» About this task
Please give again, word for word, the line that contains "1941 - 1945" and every line after it to the end of the data, with no other lines.

» Exercise input
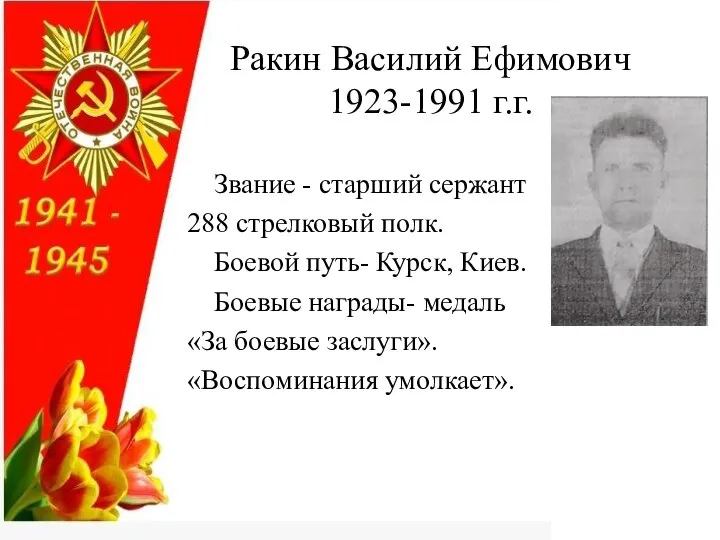 ОТЕЧЕСТВЕННАЯ ВОЙНА

1941 - 1945

Ракин Василий Ефимович
1923-1991 г.г.

Звание - старший сержант 288 стрелковый полк.

Боевой путь- Курск, Киев.

Боевые награды- медаль «За боевые заслуги».
«Воспоминания умолкает».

» The answer
1941 - 1945

Ракин Василий Ефимович
1923-1991 г.г.

Звание - старший сержант 288 стрелковый полк.

Боевой путь- Курск, Киев.

Боевые награды- медаль «За боевые заслуги».
«Воспоминания умолкает».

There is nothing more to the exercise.